**Selected extract**
'''
Goodman testified that the.30-caliber handgun belonged to Porter. Ammunition for the gun was found in a locked box or safe in Porter’s bedroom. Lusk claimed not to have seen the gun before the Radio Shack robbery, and also stated he did not know who owned it, but he did admit recognizing the gun as the one used in the Radio Shack robbery. He stated that he and the other coparticipants in the robbery first went to a casino, then returned to his sister’s (and Porter’s) apartment to plan the robbery. Lusk was an accomplice in the Radio Shack robbery, but he was not an accomplice in the Nix crimes. Lusk was in state prison at the time of the Nix homicide. His release date was December 23rd or 24th, which was about the time of the murder.

II. The Court Properly Responded to a Juror Inquiry

Defendant next contends that the trial court erred in its reply to an inquiry from the deliberating jury about “supporting evidence” to Goodman’s testimony: “Can evidence submitted by prosecution that was obtained by prior interview with Dorian Goodman (e.g.-the drawing of murder scene) be considered supporting evidence?”

The court answered, “I want to refer you back to the instruction requiring corroborating evidence. There are other instructions I needed you to also... take a look at. [CALCRIM No.] 318 is prior statements as evidence. Take a look at that again. [¶] And to answer your question are the statements of Dorian Goodman to include a diagram evidence? They are not corroborating evidence because they are statements of Dorian Goodman. I want you to examine all of the remainder of the evidence, testimony, as well as items that have been submitted to you in evidence to determine if there is corroborating evidence.” (Italics added.)
'''
[Entries excerpted from a collection]
'''
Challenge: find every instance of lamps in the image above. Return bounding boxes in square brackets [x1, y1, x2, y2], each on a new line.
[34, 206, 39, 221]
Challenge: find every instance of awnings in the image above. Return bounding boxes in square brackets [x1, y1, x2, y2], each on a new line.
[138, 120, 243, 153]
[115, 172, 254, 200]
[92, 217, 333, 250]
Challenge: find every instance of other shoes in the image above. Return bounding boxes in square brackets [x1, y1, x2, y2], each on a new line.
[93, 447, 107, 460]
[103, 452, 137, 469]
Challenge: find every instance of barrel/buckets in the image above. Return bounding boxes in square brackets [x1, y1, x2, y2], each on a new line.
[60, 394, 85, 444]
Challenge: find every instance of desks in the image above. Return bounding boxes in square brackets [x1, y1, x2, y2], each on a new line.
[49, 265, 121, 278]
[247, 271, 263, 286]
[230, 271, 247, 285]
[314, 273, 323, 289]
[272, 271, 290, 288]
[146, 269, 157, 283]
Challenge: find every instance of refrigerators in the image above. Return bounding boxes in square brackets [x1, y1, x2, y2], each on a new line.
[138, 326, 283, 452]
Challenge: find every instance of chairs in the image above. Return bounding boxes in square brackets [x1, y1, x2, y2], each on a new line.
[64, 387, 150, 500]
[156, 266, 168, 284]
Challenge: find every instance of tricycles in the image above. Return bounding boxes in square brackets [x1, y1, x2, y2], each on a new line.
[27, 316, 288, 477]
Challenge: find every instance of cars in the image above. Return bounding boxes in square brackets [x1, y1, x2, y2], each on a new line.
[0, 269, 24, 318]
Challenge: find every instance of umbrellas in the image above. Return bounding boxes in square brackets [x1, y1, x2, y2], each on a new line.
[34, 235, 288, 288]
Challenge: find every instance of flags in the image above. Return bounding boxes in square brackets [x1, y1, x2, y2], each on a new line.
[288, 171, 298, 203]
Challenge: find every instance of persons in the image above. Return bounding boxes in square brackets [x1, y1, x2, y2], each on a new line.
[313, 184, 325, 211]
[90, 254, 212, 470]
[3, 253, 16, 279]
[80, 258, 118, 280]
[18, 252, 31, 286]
'''
**Problems to solve**
**a)** List every personal name that appears in the court excerpt.
**b)** Answer these from the court excerpt:
(i) Where was ammunition for the gun found?
(ii) Where was Lusk at the time of the Nix homicide?
(iii) Which CALCRIM number did the court tell the jury to look at again?
**c)** Please print the part of the court excerpt that begins at the words "Goodman testified that" and stops after "of the murder.".

**Responses per task**
**a)** Goodman (Dorian Goodman), Porter, Lusk, Nix

**b)**
(i) In a locked box or safe in Porter's bedroom.
(ii) In state prison.
(iii) 318.

**c)**
Goodman testified that the.30-caliber handgun belonged to Porter. Ammunition for the gun was found in a locked box or safe in Porter’s bedroom. Lusk claimed not to have seen the gun before the Radio Shack robbery, and also stated he did not know who owned it, but he did admit recognizing the gun as the one used in the Radio Shack robbery. He stated that he and the other coparticipants in the robbery first went to a casino, then returned to his sister’s (and Porter’s) apartment to plan the robbery. Lusk was an accomplice in the Radio Shack robbery, but he was not an accomplice in the Nix crimes. Lusk was in state prison at the time of the Nix homicide. His release date was December 23rd or 24th, which was about the time of the murder.